BEGIN RECORDS SHOWN

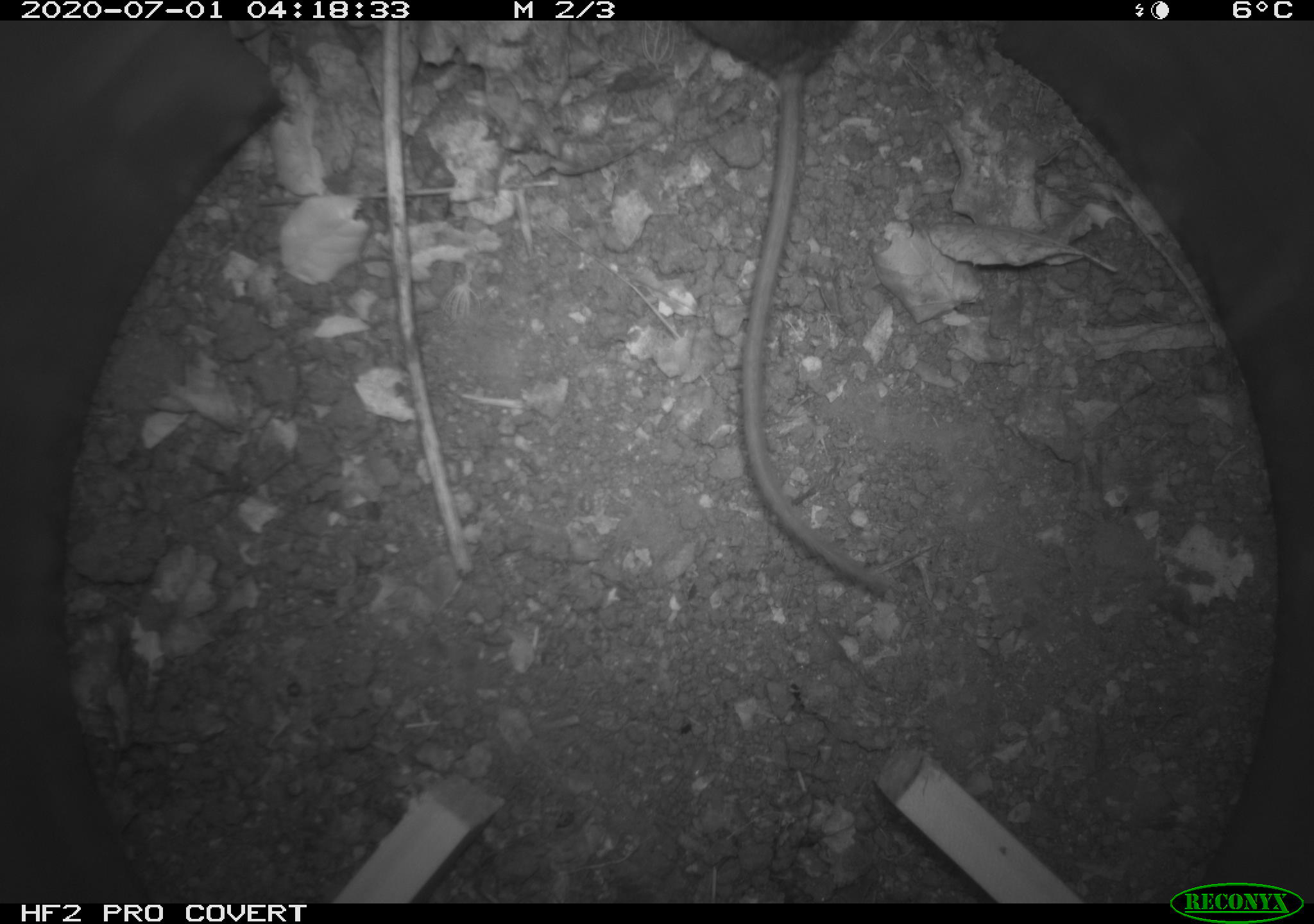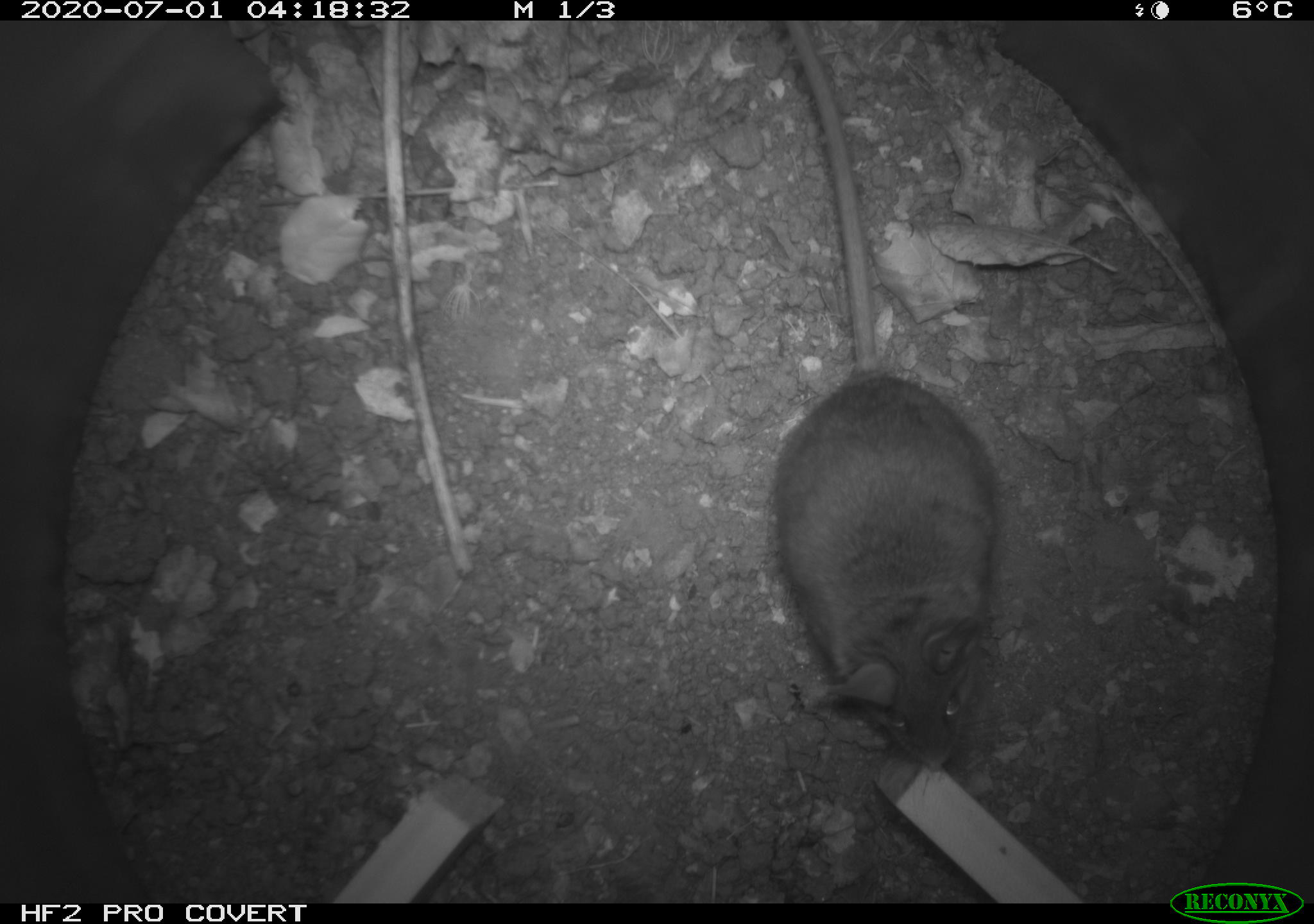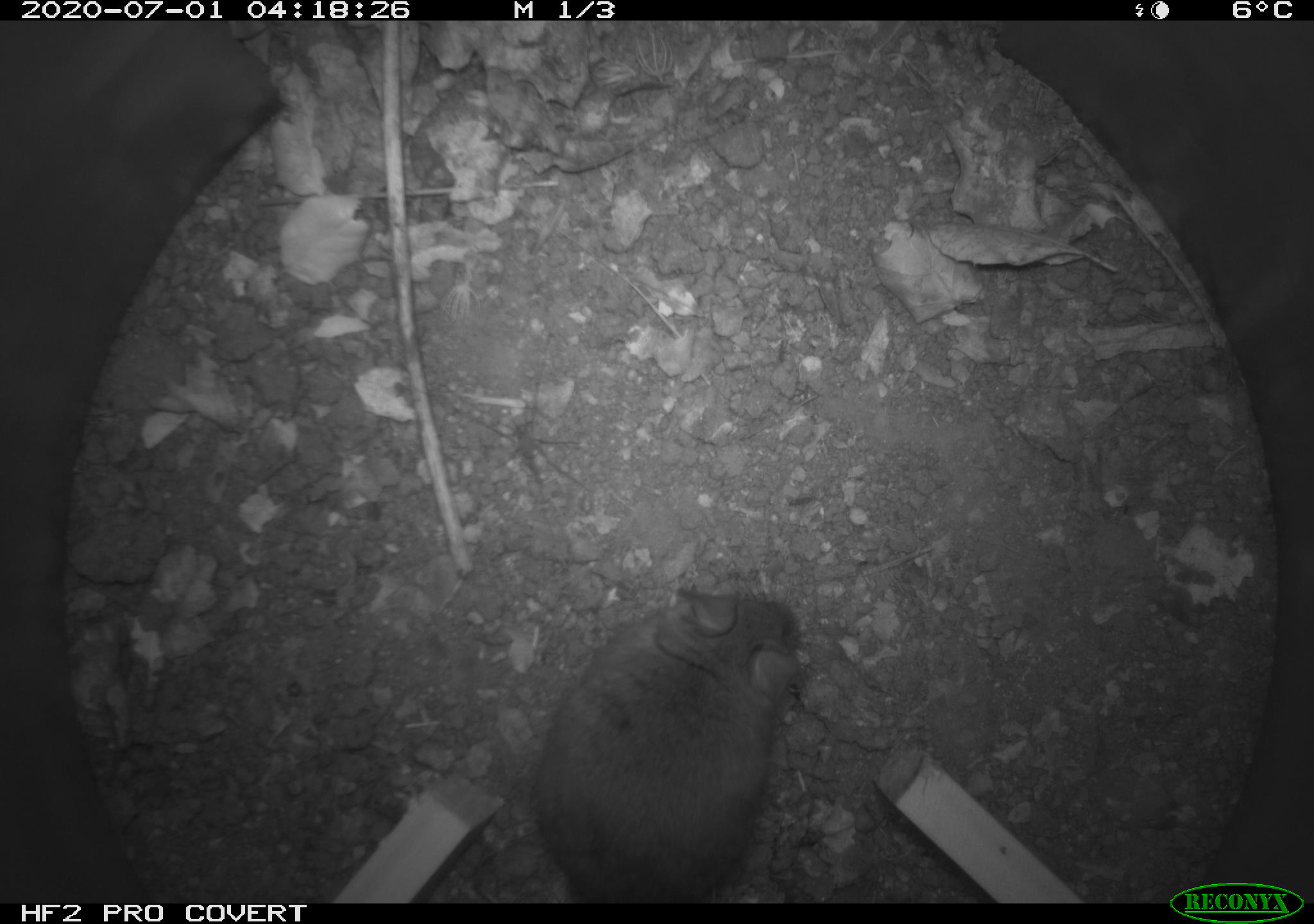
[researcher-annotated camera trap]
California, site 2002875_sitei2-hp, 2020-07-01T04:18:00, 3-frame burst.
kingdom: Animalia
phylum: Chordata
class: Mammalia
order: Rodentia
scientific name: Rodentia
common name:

END RECORDS SHOWN

# [YOUR INSTRUCTIONS]
Each line from the one with "phylum: Chordata" through the end of the records above should be written out exactly. No other line should appear.

# [TASK ANSWER]
phylum: Chordata
class: Mammalia
order: Rodentia
scientific name: Rodentia
common name:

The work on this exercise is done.